- _Task statement_
Go through the records below and copy out every line holding "site".

- _Source information_
================
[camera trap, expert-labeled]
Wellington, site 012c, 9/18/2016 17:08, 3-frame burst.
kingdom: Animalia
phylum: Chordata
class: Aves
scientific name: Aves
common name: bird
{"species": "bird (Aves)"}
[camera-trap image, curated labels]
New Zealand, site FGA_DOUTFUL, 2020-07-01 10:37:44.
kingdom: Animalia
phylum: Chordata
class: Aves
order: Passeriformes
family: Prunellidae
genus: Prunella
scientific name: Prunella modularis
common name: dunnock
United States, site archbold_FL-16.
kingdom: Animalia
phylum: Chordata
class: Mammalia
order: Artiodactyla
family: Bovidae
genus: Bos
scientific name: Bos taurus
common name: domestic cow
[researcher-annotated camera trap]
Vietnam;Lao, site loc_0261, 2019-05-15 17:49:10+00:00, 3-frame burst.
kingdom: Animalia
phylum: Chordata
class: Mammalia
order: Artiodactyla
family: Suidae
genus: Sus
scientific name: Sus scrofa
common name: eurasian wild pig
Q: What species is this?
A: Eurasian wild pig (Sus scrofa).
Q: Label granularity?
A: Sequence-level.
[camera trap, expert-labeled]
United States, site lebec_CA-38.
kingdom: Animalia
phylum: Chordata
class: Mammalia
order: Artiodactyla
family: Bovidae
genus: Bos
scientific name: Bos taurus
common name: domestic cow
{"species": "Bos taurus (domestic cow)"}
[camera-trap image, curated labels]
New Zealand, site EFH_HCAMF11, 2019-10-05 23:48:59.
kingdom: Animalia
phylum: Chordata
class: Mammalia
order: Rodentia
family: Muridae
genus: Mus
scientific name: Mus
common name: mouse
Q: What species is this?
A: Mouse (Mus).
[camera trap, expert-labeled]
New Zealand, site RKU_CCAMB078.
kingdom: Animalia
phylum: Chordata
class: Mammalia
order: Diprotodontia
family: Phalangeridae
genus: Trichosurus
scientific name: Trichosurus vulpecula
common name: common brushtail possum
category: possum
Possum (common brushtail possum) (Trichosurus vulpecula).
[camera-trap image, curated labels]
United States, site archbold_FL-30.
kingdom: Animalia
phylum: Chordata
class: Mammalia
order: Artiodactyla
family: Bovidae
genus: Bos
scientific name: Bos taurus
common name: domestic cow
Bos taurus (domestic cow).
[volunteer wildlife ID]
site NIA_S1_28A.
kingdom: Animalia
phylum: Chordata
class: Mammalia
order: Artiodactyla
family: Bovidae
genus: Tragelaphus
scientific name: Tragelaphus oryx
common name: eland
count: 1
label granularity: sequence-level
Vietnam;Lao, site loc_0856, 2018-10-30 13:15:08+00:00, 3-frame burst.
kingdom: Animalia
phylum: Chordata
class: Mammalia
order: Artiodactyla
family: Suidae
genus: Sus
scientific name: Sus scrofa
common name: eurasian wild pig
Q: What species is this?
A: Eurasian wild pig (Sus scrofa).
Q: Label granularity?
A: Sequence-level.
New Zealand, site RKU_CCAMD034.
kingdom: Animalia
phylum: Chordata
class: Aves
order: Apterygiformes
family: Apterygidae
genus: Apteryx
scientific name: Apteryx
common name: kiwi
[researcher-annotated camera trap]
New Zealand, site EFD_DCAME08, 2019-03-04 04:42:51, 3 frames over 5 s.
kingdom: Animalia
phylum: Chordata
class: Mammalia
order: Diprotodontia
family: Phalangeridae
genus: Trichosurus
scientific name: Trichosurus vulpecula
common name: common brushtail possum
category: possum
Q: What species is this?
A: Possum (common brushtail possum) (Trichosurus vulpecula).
================
- _Written reply_
Wellington, site 012c, 9/18/2016 17:08, 3-frame burst.
New Zealand, site FGA_DOUTFUL, 2020-07-01 10:37:44.
United States, site archbold_FL-16.
Vietnam;Lao, site loc_0261, 2019-05-15 17:49:10+00:00, 3-frame burst.
United States, site lebec_CA-38.
New Zealand, site EFH_HCAMF11, 2019-10-05 23:48:59.
New Zealand, site RKU_CCAMB078.
United States, site archbold_FL-30.
site NIA_S1_28A.
Vietnam;Lao, site loc_0856, 2018-10-30 13:15:08+00:00, 3-frame burst.
New Zealand, site RKU_CCAMD034.
New Zealand, site EFD_DCAME08, 2019-03-04 04:42:51, 3 frames over 5 s.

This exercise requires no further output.